By twenty I was in a car accident and motorcycle accident, both severe enough to result in concussions and spinal injuries, resulting in me dropping out of college where I had aspirations to go into criminal profiling. At this point I felt so out of control of my life. Choice after choice seemed to be taken away from me. I would bury myself in work and the gym, often only going home to lay in bed. Sleep brought dreams and dreams always meant the nightmares would follow.
Years would pass and blur together, heartache after heartache, hurting the same ways over and over, same story different man. The doctor who told me at thirteen I wouldn’t be able to have my own children ended up being wrong- or I miraculously healed over the years. Pregnancy and postpartum were difficult, I lived in my head and felt more alone than ever. My two girls are the reason I never fully melted into the couch. Like the rays of light that poke through after a summer storm, they were my tether and reminder of the life I wanted to live.
November 2024 I would be on that couch doom scrolling away.
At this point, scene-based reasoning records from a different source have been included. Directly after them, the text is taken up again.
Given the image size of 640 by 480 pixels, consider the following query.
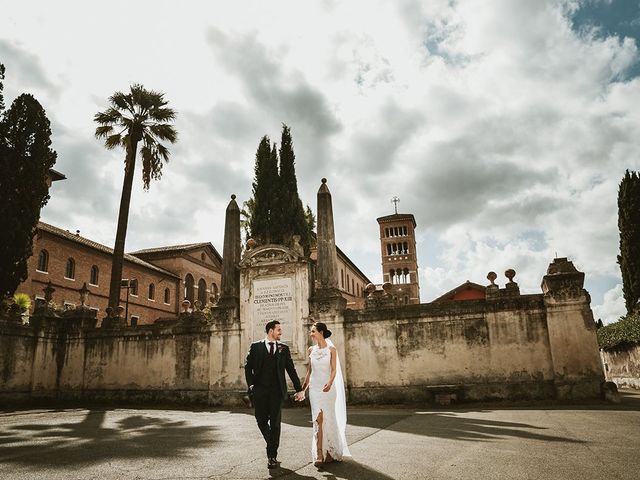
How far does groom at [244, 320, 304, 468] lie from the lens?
5562mm

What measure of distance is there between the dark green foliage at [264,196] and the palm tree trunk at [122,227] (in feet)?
27.7

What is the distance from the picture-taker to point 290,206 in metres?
28.0

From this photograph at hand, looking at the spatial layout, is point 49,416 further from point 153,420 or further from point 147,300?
point 147,300

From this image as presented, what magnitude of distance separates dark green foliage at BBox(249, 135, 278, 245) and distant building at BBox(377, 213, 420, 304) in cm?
3837

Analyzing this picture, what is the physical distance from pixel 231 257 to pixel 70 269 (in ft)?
76.7

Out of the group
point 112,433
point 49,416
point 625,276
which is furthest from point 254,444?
point 625,276

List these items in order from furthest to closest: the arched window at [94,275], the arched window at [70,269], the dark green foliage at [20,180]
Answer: the arched window at [94,275], the arched window at [70,269], the dark green foliage at [20,180]

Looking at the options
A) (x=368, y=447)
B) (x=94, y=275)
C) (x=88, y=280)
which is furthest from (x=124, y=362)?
(x=94, y=275)

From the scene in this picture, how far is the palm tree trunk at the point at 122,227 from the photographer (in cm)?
1972

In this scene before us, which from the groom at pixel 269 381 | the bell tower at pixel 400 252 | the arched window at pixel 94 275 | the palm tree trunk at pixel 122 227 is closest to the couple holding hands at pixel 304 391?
the groom at pixel 269 381

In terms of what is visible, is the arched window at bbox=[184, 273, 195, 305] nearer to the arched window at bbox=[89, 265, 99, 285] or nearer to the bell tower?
the arched window at bbox=[89, 265, 99, 285]

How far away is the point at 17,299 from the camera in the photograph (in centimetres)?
1670

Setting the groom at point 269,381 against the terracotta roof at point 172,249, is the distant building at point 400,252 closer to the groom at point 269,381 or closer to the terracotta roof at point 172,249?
the terracotta roof at point 172,249

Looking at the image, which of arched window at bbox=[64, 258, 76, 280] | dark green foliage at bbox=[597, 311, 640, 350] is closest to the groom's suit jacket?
dark green foliage at bbox=[597, 311, 640, 350]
I would stop and admire a picture of a bookshelf. I hardly ever interacted with people on social media but something in me decided to appreciate the beautiful books. It had been years since I read anything and the whole culture of special editions, book boxes, and interactive authors were close to nonexistent when I was an avid reader. That was the day my friend and now fellow team member Kristin would invite me to her bookclub, changing my life forever. The first two books I read were The Stars are Dying and This is How You Win the Time War. I would read five more books by the end of that year. I inhaled these stories. Eventually, I began seeing myself in some of the characters, their pain was my own. Their struggles and relationships mirrored mine. I realized that my story didn’t have to be over. As they fought for themselves and found their way through their stories, I found myself cheering these characters on. It was time I started to do that for myself. I was worthy of fighting for the story I deserved. I wouldn’t let a hard first act define what happened for the remainder of what was still unwritten. That was the inception of the Paper Wings Project.
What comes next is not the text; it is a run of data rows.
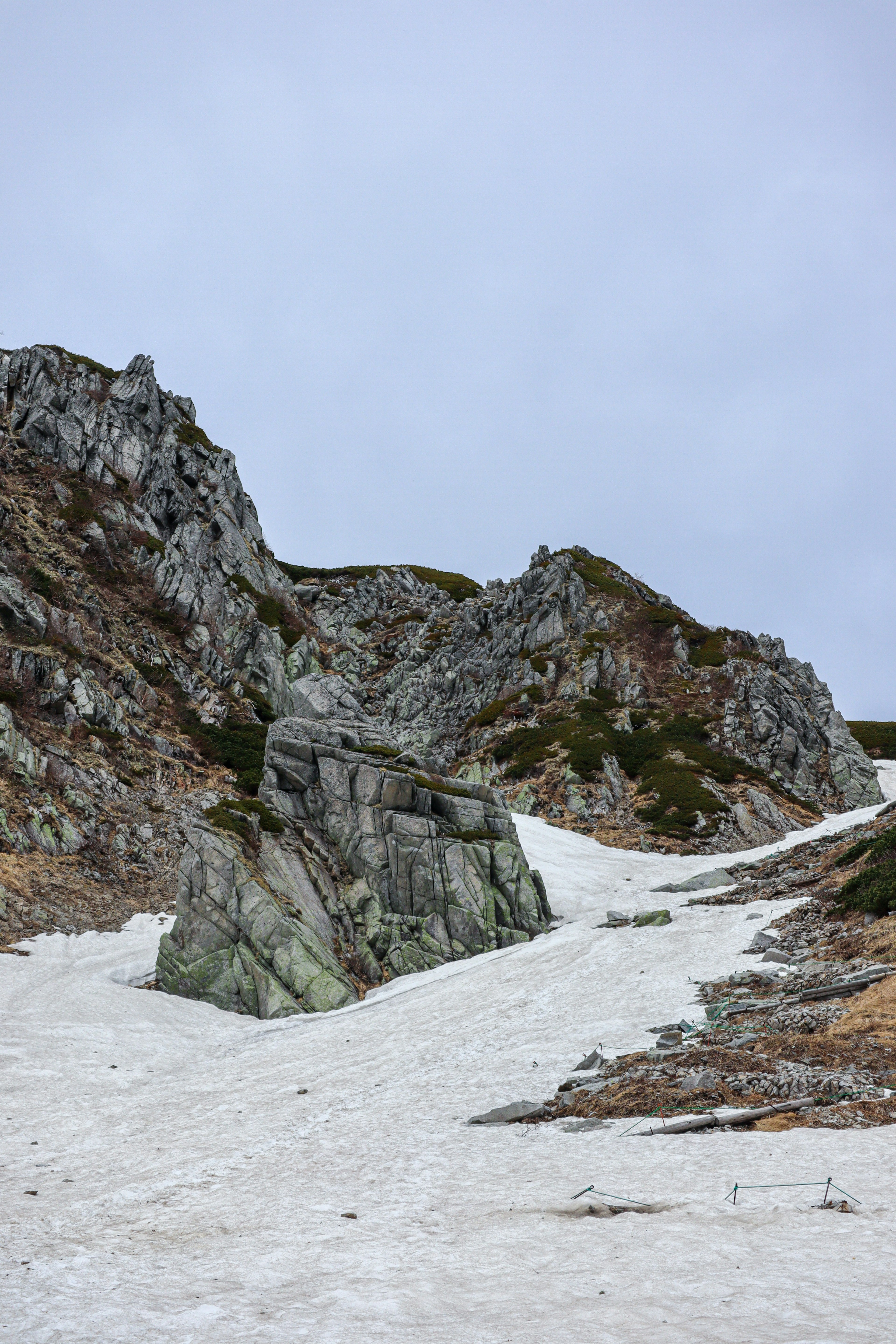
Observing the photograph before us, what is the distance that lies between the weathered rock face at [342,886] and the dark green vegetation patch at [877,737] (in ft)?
205

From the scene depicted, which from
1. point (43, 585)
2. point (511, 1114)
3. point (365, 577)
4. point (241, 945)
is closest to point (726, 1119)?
point (511, 1114)

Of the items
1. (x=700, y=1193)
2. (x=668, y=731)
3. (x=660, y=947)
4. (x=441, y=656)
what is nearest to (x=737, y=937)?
(x=660, y=947)

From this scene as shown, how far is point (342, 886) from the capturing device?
3288 cm

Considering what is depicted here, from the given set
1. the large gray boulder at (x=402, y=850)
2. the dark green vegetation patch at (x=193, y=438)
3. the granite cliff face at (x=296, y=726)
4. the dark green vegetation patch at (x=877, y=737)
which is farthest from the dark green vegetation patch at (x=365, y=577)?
the large gray boulder at (x=402, y=850)

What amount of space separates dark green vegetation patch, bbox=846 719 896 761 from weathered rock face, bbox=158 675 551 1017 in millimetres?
62479

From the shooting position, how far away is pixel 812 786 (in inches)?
2672

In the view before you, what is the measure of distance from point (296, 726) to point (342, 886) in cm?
922

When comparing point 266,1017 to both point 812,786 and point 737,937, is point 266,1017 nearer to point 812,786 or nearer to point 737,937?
point 737,937

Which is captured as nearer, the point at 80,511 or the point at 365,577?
the point at 80,511

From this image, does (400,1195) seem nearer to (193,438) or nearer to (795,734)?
(795,734)

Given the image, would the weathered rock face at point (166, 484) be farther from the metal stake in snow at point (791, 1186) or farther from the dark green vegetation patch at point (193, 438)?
the metal stake in snow at point (791, 1186)

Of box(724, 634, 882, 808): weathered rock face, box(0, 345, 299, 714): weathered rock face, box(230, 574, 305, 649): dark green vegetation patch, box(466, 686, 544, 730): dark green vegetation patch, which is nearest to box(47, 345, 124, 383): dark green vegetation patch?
box(0, 345, 299, 714): weathered rock face

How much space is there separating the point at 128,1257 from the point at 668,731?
66814mm

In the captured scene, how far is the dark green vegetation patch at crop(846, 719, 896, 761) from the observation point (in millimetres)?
87500
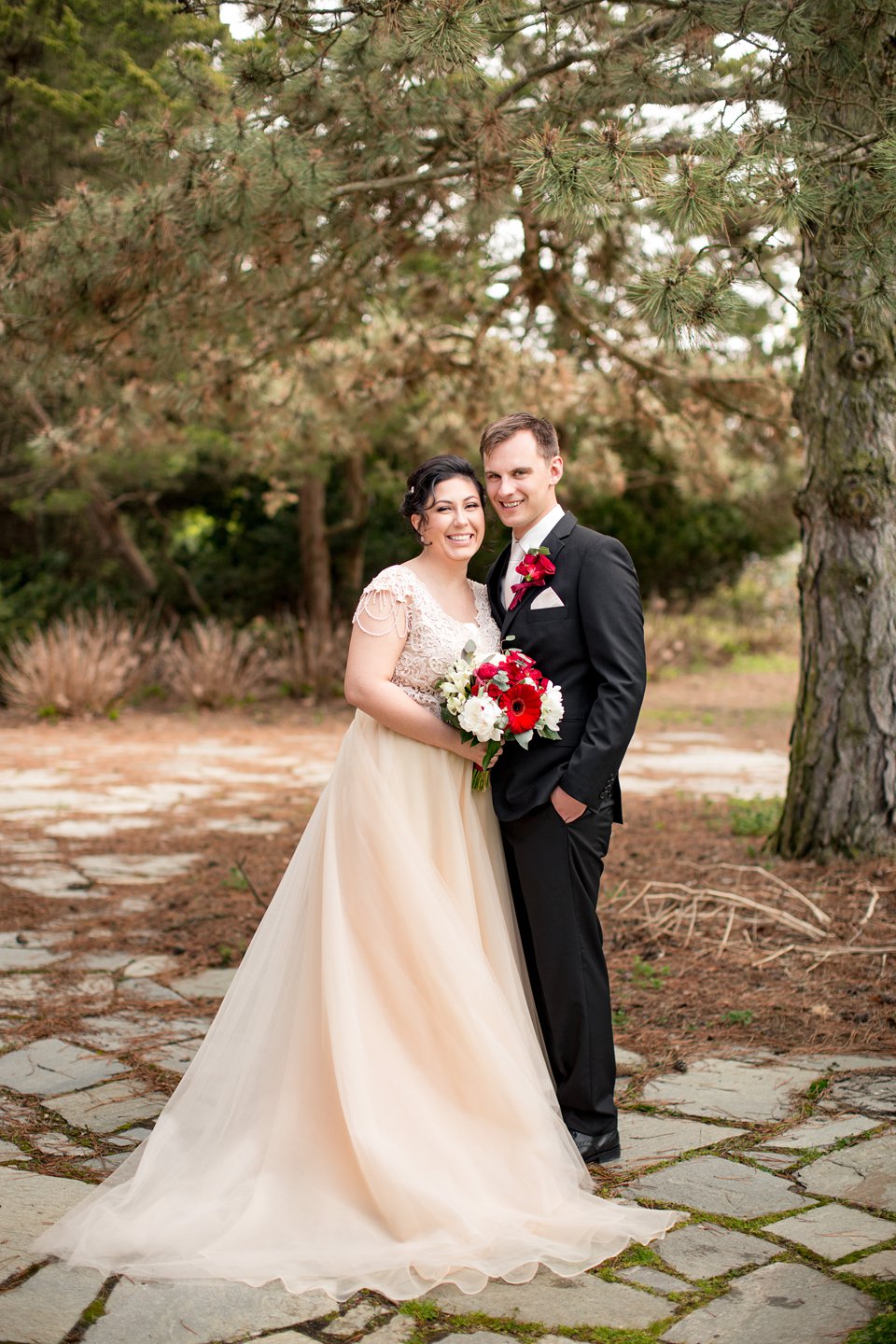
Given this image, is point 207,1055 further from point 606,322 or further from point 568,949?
point 606,322

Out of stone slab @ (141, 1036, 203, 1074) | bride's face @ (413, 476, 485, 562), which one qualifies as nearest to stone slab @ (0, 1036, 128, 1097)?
stone slab @ (141, 1036, 203, 1074)

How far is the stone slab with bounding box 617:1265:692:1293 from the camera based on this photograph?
2.57 metres

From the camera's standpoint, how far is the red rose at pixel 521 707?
306cm

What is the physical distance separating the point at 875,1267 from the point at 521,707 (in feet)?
4.81

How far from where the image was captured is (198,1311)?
2.47m

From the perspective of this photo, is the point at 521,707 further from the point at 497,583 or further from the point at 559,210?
the point at 559,210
I don’t share my experiences lightly; it is not for sympathy, pity, or recognition. If one person reads about how I have felt or what I have been through and realizes they are not alone, I know I can make a difference. If I can recommend a story or give someone access to resources that allow them to journal or write through their pain to lead to their healing, I know that I made a difference. Reading has saved my life. It has rewired my brain in a way that has led me to make healthier choices and realize that I deserve better. I deserve happiness. I deserve to heal and find peace. I deserve to hold my daughters’ hands, to laugh with them, love them, and protect them. For the first time, I am starting to live for myself.
You are not alone and your story is yours to write.